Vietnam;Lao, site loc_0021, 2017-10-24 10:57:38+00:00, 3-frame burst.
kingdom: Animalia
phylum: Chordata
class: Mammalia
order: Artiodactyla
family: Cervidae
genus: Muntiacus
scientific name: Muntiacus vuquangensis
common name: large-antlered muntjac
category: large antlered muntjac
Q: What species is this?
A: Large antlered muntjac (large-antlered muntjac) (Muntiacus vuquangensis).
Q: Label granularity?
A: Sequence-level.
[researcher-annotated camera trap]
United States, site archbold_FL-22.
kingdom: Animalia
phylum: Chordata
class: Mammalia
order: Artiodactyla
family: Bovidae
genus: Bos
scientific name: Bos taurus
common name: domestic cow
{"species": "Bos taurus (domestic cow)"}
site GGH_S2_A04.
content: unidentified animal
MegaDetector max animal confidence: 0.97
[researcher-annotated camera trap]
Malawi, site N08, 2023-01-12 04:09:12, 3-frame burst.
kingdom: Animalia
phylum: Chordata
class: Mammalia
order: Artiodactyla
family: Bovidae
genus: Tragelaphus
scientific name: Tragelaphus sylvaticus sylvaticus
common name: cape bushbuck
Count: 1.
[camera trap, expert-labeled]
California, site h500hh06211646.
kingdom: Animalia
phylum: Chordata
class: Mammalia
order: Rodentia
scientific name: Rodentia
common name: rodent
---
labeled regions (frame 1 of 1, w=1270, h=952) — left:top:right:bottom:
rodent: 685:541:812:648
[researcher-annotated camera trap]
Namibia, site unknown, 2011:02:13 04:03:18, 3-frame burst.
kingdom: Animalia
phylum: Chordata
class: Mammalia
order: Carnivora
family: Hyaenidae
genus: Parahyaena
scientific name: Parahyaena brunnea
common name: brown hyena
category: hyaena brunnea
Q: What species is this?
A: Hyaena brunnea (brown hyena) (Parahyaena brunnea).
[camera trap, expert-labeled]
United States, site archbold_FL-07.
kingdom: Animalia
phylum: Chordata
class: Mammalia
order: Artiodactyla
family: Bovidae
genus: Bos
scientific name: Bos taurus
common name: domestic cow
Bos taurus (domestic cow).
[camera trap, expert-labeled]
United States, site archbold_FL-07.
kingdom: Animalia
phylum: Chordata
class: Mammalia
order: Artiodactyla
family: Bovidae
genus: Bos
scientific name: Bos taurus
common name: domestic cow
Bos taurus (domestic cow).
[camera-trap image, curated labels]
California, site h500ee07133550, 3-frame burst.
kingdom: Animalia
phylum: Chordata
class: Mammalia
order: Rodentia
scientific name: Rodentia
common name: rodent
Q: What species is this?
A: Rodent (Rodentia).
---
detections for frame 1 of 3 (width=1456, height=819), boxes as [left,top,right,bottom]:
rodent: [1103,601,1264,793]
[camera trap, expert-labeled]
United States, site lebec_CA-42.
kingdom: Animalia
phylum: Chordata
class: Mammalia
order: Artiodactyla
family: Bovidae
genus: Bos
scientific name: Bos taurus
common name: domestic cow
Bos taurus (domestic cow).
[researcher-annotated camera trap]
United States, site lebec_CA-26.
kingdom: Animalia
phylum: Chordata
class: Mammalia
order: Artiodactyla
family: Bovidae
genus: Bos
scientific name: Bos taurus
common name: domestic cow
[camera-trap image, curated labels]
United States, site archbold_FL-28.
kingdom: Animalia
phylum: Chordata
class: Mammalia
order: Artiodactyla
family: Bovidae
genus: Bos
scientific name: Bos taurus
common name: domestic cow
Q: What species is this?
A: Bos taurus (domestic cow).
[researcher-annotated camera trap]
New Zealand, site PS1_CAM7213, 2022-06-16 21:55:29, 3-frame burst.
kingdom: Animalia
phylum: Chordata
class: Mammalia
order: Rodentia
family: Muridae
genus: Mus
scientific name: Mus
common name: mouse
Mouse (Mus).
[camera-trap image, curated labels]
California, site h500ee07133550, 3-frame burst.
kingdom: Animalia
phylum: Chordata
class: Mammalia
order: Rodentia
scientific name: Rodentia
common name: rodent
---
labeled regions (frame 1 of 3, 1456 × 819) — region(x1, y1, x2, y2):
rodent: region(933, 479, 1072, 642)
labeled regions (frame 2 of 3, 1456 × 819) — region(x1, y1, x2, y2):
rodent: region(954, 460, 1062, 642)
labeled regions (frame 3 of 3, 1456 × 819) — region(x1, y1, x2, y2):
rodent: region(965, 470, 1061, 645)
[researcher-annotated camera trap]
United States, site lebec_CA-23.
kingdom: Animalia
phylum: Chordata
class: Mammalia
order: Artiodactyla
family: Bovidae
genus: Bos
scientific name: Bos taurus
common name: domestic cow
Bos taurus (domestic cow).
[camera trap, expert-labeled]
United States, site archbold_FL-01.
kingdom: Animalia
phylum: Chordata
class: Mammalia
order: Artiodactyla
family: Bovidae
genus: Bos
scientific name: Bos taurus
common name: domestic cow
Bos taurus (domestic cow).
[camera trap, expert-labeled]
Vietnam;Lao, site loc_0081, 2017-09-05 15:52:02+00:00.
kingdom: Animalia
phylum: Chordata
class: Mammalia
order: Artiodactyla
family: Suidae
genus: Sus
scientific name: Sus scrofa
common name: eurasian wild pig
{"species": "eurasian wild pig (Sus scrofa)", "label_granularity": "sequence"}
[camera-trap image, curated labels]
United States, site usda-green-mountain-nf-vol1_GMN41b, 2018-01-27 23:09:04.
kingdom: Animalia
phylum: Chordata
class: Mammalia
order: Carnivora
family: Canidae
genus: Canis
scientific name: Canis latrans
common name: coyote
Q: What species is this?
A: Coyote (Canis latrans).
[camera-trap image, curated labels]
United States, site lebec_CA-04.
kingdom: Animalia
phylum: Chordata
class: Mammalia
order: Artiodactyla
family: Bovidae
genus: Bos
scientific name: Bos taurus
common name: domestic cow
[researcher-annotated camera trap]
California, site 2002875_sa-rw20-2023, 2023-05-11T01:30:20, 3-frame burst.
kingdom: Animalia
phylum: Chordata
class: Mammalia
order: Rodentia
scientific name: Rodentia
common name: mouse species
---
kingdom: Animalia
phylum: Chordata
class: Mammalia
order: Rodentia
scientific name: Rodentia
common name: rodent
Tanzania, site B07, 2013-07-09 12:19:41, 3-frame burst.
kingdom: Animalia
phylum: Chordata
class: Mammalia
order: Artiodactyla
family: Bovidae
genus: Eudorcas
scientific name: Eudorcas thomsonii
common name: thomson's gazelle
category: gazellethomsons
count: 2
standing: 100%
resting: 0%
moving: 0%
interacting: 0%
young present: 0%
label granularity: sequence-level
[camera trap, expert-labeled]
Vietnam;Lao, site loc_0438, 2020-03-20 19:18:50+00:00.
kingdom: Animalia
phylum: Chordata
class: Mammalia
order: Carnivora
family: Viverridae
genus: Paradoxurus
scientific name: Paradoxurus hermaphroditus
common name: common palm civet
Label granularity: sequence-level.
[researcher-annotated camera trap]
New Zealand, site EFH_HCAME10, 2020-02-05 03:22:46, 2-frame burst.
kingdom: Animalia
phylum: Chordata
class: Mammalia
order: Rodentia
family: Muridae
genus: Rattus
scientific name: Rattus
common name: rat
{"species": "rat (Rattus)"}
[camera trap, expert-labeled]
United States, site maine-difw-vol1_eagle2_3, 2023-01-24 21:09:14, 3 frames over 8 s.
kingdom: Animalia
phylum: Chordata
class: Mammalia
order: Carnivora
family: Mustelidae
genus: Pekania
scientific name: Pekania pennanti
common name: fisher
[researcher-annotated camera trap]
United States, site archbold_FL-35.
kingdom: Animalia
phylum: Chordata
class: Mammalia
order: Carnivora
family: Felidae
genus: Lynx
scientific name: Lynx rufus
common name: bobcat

________________________________________

→ **What you need to do**
Write out each line exactly, beginning at the one with "resting: 0%" and ending at the final line of the records above, with nothing added.

→ **Solution to this task**
resting: 0%
moving: 0%
interacting: 0%
young present: 0%
label granularity: sequence-level
[camera trap, expert-labeled]
Vietnam;Lao, site loc_0438, 2020-03-20 19:18:50+00:00.
kingdom: Animalia
phylum: Chordata
class: Mammalia
order: Carnivora
family: Viverridae
genus: Paradoxurus
scientific name: Paradoxurus hermaphroditus
common name: common palm civet
Label granularity: sequence-level.
[researcher-annotated camera trap]
New Zealand, site EFH_HCAME10, 2020-02-05 03:22:46, 2-frame burst.
kingdom: Animalia
phylum: Chordata
class: Mammalia
order: Rodentia
family: Muridae
genus: Rattus
scientific name: Rattus
common name: rat
{"species": "rat (Rattus)"}
[camera trap, expert-labeled]
United States, site maine-difw-vol1_eagle2_3, 2023-01-24 21:09:14, 3 frames over 8 s.
kingdom: Animalia
phylum: Chordata
class: Mammalia
order: Carnivora
family: Mustelidae
genus: Pekania
scientific name: Pekania pennanti
common name: fisher
[researcher-annotated camera trap]
United States, site archbold_FL-35.
kingdom: Animalia
phylum: Chordata
class: Mammalia
order: Carnivora
family: Felidae
genus: Lynx
scientific name: Lynx rufus
common name: bobcat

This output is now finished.